Is there a way/formula to convert these references?

Eg, I'd want -W1.01.01t+ to read -W2.01.01t-, so just the leading digit to change - but I'd need to apply this to thousands of cells

If the -W and t+ weren't present, I'd just create a column with 1.00.00 and add the two together.

My Excel powers are limited though and the inclusion of letters has me stumped

Thanks

Picture1

 
Posted : 03/11/2024 11:58 am
Full Member
 

Can you just use SUBSTITUTE(A1,"W1.","W2.",1)

Or just search/replace of course if you are just doing it once

 
Posted : 03/11/2024 12:02 pm
Full Member
 

If I understand it correctly, you should be able to just use global replace (CTRL + H) to replace all instances of W1.0 with W2.o. That's assuming it's just a one-off thing.

 
Posted : 03/11/2024 12:06 pm
Topic starter
 

Can you just use SUBSTITUTE(A1,”W1.”,”W2.”,1)

Presuming A1 is a cell reference, I've pasted that formula into a cell and changed the source cell to the one I want and it does nothing - just stays as text. What does the 1 refer to at the end of your formula?

 
Posted : 03/11/2024 12:07 pm
Topic starter
 

If I understand it correctly, you should be able to just use global replace (CTRL + H) to replace all instances of W1.0 with W2.o. That’s assuming it’s just a one-off thing.

This works - thank you 🙂

 
Posted : 03/11/2024 12:09 pm
thols2 reacted
Full Member
 

Presuming A1 is a cell reference, I’ve pasted that formula into a cell and changed the source cell to the one I want and it does nothing – just stays as text. What does the 1 refer to at the end of your formula?

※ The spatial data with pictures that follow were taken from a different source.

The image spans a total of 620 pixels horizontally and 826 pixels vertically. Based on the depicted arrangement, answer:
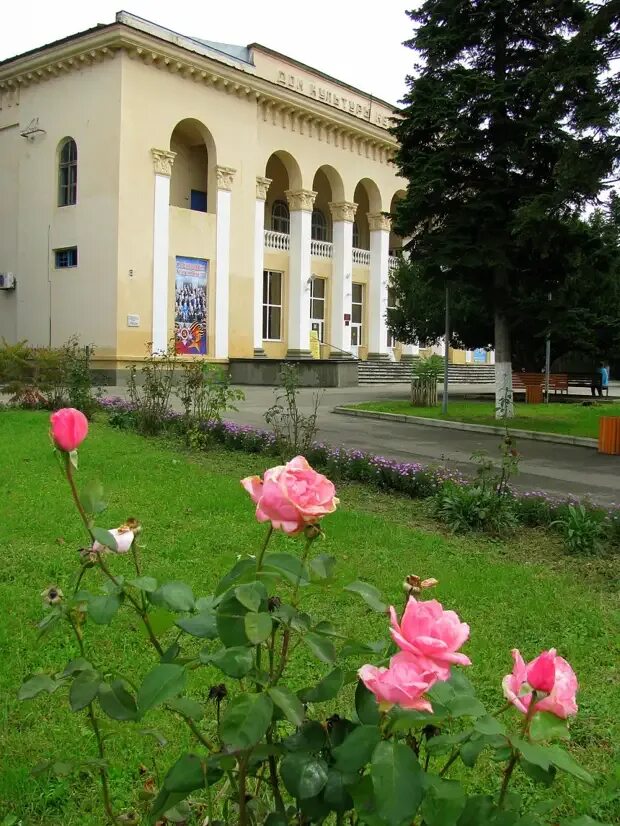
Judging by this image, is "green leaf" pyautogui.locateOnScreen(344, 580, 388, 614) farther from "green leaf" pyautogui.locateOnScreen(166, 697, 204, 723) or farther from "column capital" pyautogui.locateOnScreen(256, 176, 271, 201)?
"column capital" pyautogui.locateOnScreen(256, 176, 271, 201)

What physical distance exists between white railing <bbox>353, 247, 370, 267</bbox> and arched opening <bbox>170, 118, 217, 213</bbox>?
9.39 meters

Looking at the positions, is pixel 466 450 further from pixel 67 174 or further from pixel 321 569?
pixel 67 174

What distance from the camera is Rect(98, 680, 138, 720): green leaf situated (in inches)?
56.9

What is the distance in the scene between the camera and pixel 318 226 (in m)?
39.1

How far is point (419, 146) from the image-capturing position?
54.4 feet

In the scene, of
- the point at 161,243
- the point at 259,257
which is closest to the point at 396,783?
the point at 161,243

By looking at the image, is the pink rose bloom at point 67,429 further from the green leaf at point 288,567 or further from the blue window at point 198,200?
the blue window at point 198,200


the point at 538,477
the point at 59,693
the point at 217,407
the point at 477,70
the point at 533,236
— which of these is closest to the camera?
the point at 59,693

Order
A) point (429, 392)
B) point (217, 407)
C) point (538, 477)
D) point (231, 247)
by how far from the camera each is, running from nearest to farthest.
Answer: point (538, 477) → point (217, 407) → point (429, 392) → point (231, 247)

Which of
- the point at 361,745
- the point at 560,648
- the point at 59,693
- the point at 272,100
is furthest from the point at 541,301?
the point at 272,100

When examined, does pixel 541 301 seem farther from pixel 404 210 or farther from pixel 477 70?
pixel 477 70

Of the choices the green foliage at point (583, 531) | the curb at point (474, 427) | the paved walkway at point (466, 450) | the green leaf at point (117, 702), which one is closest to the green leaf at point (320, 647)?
the green leaf at point (117, 702)

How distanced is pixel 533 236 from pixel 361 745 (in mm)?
13653

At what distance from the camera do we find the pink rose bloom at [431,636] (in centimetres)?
119
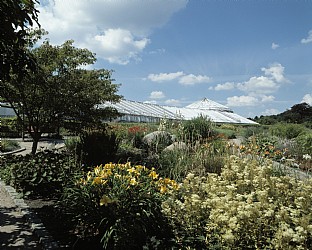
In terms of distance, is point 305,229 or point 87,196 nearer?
point 305,229

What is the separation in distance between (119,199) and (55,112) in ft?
18.1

I checked and it works fine for me but maybe I should have said what it does.  It will leave the original as text and the cell that you put the formula in will have a new copy of that text with the occurence of "W1." replaced by "W2.".   The '1' just means replace the first occurence of W1 in the text, not all of them if your label had W1 twice

But the search and replace (Ctrl-H) is the better solution in this case so all done

 
Posted : 03/11/2024 12:20 pm
Free Member
 

Or use a combination of LEFT, RIGHT, MID, SEARCH, LEN etc to split the string down to its parts then rebuild with replacements for the bits you want to replace.

The problem with Find & Replace is that it can have effects you don't want if your terms are too loose. You then don't really have a trail if something on row 250,078 goes wrong.

Or do your find and replace, but do it on a copied column of your data, so you can go back if needs be.